EXERCISE GOAL: Turn each line of the entries below into a Markdown table with the columns Row and Line. Give every row a number and omit blank lines.

Data records:

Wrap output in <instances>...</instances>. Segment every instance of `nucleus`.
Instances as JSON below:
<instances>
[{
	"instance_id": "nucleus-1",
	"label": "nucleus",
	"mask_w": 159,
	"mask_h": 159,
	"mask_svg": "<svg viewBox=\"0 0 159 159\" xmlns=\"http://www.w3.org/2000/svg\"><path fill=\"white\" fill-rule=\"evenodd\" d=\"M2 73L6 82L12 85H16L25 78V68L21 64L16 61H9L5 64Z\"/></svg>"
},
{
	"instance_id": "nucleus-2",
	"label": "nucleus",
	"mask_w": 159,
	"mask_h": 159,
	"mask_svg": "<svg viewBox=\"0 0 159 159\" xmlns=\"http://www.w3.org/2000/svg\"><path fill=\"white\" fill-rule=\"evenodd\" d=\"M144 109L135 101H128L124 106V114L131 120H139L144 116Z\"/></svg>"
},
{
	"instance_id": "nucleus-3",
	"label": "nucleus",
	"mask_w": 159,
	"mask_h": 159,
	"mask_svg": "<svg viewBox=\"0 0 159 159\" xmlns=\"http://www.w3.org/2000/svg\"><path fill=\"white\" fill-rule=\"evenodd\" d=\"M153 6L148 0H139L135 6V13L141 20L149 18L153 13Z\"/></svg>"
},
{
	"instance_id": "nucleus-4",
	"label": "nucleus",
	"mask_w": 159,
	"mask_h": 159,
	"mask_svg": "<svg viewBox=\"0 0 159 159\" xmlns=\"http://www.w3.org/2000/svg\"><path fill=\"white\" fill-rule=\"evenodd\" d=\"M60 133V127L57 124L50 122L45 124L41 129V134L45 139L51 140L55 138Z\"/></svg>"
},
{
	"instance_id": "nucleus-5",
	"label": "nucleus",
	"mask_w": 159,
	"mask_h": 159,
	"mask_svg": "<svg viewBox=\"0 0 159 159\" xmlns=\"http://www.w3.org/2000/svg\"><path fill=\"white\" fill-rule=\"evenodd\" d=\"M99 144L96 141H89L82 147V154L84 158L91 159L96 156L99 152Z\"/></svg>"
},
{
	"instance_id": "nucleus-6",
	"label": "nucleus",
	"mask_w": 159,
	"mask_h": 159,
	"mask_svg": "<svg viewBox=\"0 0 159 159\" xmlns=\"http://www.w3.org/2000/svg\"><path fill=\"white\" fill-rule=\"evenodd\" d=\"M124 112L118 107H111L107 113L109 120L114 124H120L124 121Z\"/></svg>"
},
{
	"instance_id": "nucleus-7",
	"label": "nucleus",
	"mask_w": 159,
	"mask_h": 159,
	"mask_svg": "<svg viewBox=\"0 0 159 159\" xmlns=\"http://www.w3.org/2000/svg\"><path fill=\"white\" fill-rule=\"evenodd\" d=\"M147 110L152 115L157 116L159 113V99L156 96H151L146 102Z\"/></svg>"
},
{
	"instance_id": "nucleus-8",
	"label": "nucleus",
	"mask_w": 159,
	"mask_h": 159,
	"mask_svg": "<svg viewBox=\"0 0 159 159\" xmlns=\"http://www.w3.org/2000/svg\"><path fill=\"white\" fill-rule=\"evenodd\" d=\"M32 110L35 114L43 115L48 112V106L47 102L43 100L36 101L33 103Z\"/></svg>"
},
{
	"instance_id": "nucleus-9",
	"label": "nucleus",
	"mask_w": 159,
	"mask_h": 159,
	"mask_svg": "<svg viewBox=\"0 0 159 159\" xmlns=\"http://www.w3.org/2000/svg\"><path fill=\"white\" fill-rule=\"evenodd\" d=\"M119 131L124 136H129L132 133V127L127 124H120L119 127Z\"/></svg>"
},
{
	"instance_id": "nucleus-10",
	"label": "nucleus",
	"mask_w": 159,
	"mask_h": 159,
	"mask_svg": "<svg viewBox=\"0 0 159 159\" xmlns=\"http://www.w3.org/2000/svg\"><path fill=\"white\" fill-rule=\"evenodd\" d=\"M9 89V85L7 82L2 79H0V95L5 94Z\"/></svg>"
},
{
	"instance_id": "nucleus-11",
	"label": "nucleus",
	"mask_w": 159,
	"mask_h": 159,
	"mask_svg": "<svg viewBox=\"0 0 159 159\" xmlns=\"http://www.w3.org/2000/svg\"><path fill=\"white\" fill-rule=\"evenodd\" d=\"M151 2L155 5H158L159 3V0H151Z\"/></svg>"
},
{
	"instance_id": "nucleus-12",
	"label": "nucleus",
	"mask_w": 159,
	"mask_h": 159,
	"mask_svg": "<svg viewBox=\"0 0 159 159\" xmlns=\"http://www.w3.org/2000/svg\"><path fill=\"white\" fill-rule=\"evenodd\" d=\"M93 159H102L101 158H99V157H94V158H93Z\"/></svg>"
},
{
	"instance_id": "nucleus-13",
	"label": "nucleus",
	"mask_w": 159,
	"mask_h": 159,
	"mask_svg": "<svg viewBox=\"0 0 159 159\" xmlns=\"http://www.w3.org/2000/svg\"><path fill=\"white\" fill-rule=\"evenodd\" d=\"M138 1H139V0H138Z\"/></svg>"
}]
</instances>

RESPONSE BELOW:
| Row | Line |
|---|---|
| 1 | Wrap output in <instances>...</instances>. Segment every instance of `nucleus`. |
| 2 | Instances as JSON below: |
| 3 | <instances> |
| 4 | [{ |
| 5 | 	"instance_id": "nucleus-1", |
| 6 | 	"label": "nucleus", |
| 7 | 	"mask_w": 159, |
| 8 | 	"mask_h": 159, |
| 9 | 	"mask_svg": "<svg viewBox=\"0 0 159 159\" xmlns=\"http://www.w3.org/2000/svg\"><path fill=\"white\" fill-rule=\"evenodd\" d=\"M2 73L6 82L12 85H16L25 78V68L21 64L16 61H9L5 64Z\"/></svg>" |
| 10 | }, |
| 11 | { |
| 12 | 	"instance_id": "nucleus-2", |
| 13 | 	"label": "nucleus", |
| 14 | 	"mask_w": 159, |
| 15 | 	"mask_h": 159, |
| 16 | 	"mask_svg": "<svg viewBox=\"0 0 159 159\" xmlns=\"http://www.w3.org/2000/svg\"><path fill=\"white\" fill-rule=\"evenodd\" d=\"M144 109L135 101H128L124 106V114L131 120H139L144 116Z\"/></svg>" |
| 17 | }, |
| 18 | { |
| 19 | 	"instance_id": "nucleus-3", |
| 20 | 	"label": "nucleus", |
| 21 | 	"mask_w": 159, |
| 22 | 	"mask_h": 159, |
| 23 | 	"mask_svg": "<svg viewBox=\"0 0 159 159\" xmlns=\"http://www.w3.org/2000/svg\"><path fill=\"white\" fill-rule=\"evenodd\" d=\"M153 6L148 0H139L135 6V13L141 20L149 18L153 13Z\"/></svg>" |
| 24 | }, |
| 25 | { |
| 26 | 	"instance_id": "nucleus-4", |
| 27 | 	"label": "nucleus", |
| 28 | 	"mask_w": 159, |
| 29 | 	"mask_h": 159, |
| 30 | 	"mask_svg": "<svg viewBox=\"0 0 159 159\" xmlns=\"http://www.w3.org/2000/svg\"><path fill=\"white\" fill-rule=\"evenodd\" d=\"M60 133V127L57 124L50 122L45 124L41 129V134L45 139L51 140L55 138Z\"/></svg>" |
| 31 | }, |
| 32 | { |
| 33 | 	"instance_id": "nucleus-5", |
| 34 | 	"label": "nucleus", |
| 35 | 	"mask_w": 159, |
| 36 | 	"mask_h": 159, |
| 37 | 	"mask_svg": "<svg viewBox=\"0 0 159 159\" xmlns=\"http://www.w3.org/2000/svg\"><path fill=\"white\" fill-rule=\"evenodd\" d=\"M99 144L96 141H89L82 147V154L84 158L91 159L96 156L99 152Z\"/></svg>" |
| 38 | }, |
| 39 | { |
| 40 | 	"instance_id": "nucleus-6", |
| 41 | 	"label": "nucleus", |
| 42 | 	"mask_w": 159, |
| 43 | 	"mask_h": 159, |
| 44 | 	"mask_svg": "<svg viewBox=\"0 0 159 159\" xmlns=\"http://www.w3.org/2000/svg\"><path fill=\"white\" fill-rule=\"evenodd\" d=\"M124 112L118 107H111L107 113L109 120L114 124H120L124 121Z\"/></svg>" |
| 45 | }, |
| 46 | { |
| 47 | 	"instance_id": "nucleus-7", |
| 48 | 	"label": "nucleus", |
| 49 | 	"mask_w": 159, |
| 50 | 	"mask_h": 159, |
| 51 | 	"mask_svg": "<svg viewBox=\"0 0 159 159\" xmlns=\"http://www.w3.org/2000/svg\"><path fill=\"white\" fill-rule=\"evenodd\" d=\"M147 110L152 115L157 116L159 113V99L156 96H151L146 102Z\"/></svg>" |
| 52 | }, |
| 53 | { |
| 54 | 	"instance_id": "nucleus-8", |
| 55 | 	"label": "nucleus", |
| 56 | 	"mask_w": 159, |
| 57 | 	"mask_h": 159, |
| 58 | 	"mask_svg": "<svg viewBox=\"0 0 159 159\" xmlns=\"http://www.w3.org/2000/svg\"><path fill=\"white\" fill-rule=\"evenodd\" d=\"M32 110L35 114L43 115L48 112V106L47 102L43 100L36 101L33 103Z\"/></svg>" |
| 59 | }, |
| 60 | { |
| 61 | 	"instance_id": "nucleus-9", |
| 62 | 	"label": "nucleus", |
| 63 | 	"mask_w": 159, |
| 64 | 	"mask_h": 159, |
| 65 | 	"mask_svg": "<svg viewBox=\"0 0 159 159\" xmlns=\"http://www.w3.org/2000/svg\"><path fill=\"white\" fill-rule=\"evenodd\" d=\"M119 131L124 136H129L132 133V127L127 124H120L119 127Z\"/></svg>" |
| 66 | }, |
| 67 | { |
| 68 | 	"instance_id": "nucleus-10", |
| 69 | 	"label": "nucleus", |
| 70 | 	"mask_w": 159, |
| 71 | 	"mask_h": 159, |
| 72 | 	"mask_svg": "<svg viewBox=\"0 0 159 159\" xmlns=\"http://www.w3.org/2000/svg\"><path fill=\"white\" fill-rule=\"evenodd\" d=\"M9 89V85L7 82L2 79H0V95L5 94Z\"/></svg>" |
| 73 | }, |
| 74 | { |
| 75 | 	"instance_id": "nucleus-11", |
| 76 | 	"label": "nucleus", |
| 77 | 	"mask_w": 159, |
| 78 | 	"mask_h": 159, |
| 79 | 	"mask_svg": "<svg viewBox=\"0 0 159 159\" xmlns=\"http://www.w3.org/2000/svg\"><path fill=\"white\" fill-rule=\"evenodd\" d=\"M151 2L155 5H158L159 3V0H151Z\"/></svg>" |
| 80 | }, |
| 81 | { |
| 82 | 	"instance_id": "nucleus-12", |
| 83 | 	"label": "nucleus", |
| 84 | 	"mask_w": 159, |
| 85 | 	"mask_h": 159, |
| 86 | 	"mask_svg": "<svg viewBox=\"0 0 159 159\" xmlns=\"http://www.w3.org/2000/svg\"><path fill=\"white\" fill-rule=\"evenodd\" d=\"M93 159H102L101 158H99V157H94V158H93Z\"/></svg>" |
| 87 | }, |
| 88 | { |
| 89 | 	"instance_id": "nucleus-13", |
| 90 | 	"label": "nucleus", |
| 91 | 	"mask_w": 159, |
| 92 | 	"mask_h": 159, |
| 93 | 	"mask_svg": "<svg viewBox=\"0 0 159 159\" xmlns=\"http://www.w3.org/2000/svg\"><path fill=\"white\" fill-rule=\"evenodd\" d=\"M138 1H139V0H138Z\"/></svg>" |
| 94 | }] |
| 95 | </instances> |